The hesitancy of many people to get a Covid-19 vaccine when it becomes available is an issue that needs to be urgently addressed, said Dr. Francis Collins, director of the National Institutes of Health.
“Those who are vaccine hesitant have had their hesitancy enhanced by a variety of things that are happening right now, particularly the unfortunate mix of science and politics,” Collins said at an event hosted by the National Academies of Sciences, Engineering and Medicine. “I don’t want to have us, a year from now, having a conversation about how we have in our hands the solution to the worst pandemic of more than 100 years, but we haven’t been able to actually convince people to take charge of it,” Collins said.

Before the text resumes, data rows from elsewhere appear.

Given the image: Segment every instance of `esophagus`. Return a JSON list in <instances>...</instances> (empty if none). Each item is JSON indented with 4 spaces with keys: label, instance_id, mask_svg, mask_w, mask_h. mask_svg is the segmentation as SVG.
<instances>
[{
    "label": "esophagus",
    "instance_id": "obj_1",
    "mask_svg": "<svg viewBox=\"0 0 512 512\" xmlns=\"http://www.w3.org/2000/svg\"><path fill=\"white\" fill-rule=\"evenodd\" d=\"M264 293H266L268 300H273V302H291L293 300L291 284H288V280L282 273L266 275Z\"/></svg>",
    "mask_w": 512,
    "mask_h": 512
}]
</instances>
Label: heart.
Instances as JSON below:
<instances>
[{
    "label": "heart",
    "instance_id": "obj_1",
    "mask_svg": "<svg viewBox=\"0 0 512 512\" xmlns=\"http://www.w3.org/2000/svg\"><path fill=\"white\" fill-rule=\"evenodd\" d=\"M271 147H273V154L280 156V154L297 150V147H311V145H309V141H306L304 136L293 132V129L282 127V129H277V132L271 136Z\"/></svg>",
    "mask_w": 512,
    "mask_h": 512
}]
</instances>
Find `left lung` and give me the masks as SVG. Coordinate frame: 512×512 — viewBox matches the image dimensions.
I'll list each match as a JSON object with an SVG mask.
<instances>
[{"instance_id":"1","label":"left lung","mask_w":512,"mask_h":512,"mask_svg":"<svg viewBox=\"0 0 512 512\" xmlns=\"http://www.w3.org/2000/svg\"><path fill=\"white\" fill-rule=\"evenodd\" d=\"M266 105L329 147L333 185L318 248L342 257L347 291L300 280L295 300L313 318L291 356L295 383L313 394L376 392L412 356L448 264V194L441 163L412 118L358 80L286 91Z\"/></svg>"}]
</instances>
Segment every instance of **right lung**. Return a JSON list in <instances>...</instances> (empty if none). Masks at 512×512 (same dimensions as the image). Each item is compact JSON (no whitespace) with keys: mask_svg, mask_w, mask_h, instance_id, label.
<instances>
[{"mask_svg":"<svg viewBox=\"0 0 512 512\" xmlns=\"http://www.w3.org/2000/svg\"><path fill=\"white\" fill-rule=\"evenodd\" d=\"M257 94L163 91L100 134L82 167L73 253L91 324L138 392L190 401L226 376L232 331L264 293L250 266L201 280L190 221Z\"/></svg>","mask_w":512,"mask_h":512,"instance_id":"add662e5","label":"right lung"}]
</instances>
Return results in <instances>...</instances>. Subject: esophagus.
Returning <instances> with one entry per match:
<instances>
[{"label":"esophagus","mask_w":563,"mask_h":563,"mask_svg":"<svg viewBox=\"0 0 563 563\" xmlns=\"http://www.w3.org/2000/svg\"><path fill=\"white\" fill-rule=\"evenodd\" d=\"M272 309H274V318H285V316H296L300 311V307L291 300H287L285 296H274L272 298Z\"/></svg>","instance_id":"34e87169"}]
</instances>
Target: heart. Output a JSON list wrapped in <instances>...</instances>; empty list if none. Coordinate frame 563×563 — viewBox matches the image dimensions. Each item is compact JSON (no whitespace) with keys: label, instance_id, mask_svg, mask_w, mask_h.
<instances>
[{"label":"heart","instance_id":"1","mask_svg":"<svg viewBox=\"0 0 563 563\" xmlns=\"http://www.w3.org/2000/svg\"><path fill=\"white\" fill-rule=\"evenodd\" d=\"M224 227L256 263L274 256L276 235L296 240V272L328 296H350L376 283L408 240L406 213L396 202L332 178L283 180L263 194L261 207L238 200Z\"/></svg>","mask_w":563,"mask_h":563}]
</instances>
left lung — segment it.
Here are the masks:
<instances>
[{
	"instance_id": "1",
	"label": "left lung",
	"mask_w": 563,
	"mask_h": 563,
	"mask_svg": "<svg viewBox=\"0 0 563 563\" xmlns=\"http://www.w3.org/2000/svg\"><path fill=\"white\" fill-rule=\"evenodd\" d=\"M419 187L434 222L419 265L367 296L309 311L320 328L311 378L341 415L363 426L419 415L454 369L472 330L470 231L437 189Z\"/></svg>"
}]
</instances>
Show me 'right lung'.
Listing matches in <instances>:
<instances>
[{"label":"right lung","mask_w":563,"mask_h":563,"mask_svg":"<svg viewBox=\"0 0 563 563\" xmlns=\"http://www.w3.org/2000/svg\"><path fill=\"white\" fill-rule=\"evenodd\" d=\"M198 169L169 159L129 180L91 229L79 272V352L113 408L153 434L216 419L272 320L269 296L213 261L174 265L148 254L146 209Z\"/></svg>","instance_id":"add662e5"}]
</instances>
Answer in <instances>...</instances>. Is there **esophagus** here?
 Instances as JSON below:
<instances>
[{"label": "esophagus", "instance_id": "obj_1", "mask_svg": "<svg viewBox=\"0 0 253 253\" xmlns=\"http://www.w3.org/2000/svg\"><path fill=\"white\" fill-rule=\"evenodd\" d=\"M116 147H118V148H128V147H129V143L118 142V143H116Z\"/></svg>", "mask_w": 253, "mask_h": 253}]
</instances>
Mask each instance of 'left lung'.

Fauci said he still thinks it will be the final months of the year before a vaccine is proven to be safe and effective. ”I would still put my money on November/December,” Fauci said during a Congressional Hispanic Caucus Institute panel on global pandemics.
According to data from Johns Hopkins University, there have been more than 6.6 million cases of coronavirus reported in the United States. More than 197,000 people have died.
Seven coronavirus deaths linked to one wedding
A wedding in Maine is linked to 176 Covid-19 cases and the deaths of seven people who didn’t attend the celebration, highlighting how easily and quickly coronavirus can spread at social gatherings, public health experts say.
For months, doctors have stressed the importance of wearing masks, social distancing, and avoiding large gatherings.
But outbreaks have stemmed from Memorial Day events, Fourth of July celebrations and a massive motorcycle rally in Sturgis, South Dakota.
The wedding in Millinocket on August 7 had about 65 guests, a violation of the state’s 50-person limit for indoor events, the Maine Center for Disease Control and Prevention said.
The event is linked to outbreaks that have unfolded at a nursing home and a jail, both more than 100 miles away from the wedding venue, among people who had only secondary or tertiary contact with an attendee.
Residents at Maplecrest Rehabilitation and Living Center accounted for 39 cases tied to the wedding and six of the seven deaths thus far, Maine CDC Director Dr. Nirav D. Shah said.
“The virus favors gatherings,” Shah added. “It does not distinguish between happy events like a wedding celebration, or sad farewells, like a funeral.”